- [Information]:

Start of Block

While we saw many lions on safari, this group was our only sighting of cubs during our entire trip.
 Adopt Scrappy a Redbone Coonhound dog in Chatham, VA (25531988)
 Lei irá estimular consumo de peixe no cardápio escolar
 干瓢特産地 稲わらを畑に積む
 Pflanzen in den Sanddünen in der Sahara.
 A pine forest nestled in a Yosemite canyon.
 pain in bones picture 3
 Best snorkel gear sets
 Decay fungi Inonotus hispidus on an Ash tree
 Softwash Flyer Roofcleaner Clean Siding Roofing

End of Block

- [What to produce]: Starting at the first line and ending at the last, restate the material word for word.

- [Solution for this exercise]:
While we saw many lions on safari, this group was our only sighting of cubs during our entire trip.
 Adopt Scrappy a Redbone Coonhound dog in Chatham, VA (25531988)
 Lei irá estimular consumo de peixe no cardápio escolar
 干瓢特産地 稲わらを畑に積む
 Pflanzen in den Sanddünen in der Sahara.
 A pine forest nestled in a Yosemite canyon.
 pain in bones picture 3
 Best snorkel gear sets
 Decay fungi Inonotus hispidus on an Ash tree
 Softwash Flyer Roofcleaner Clean Siding Roofing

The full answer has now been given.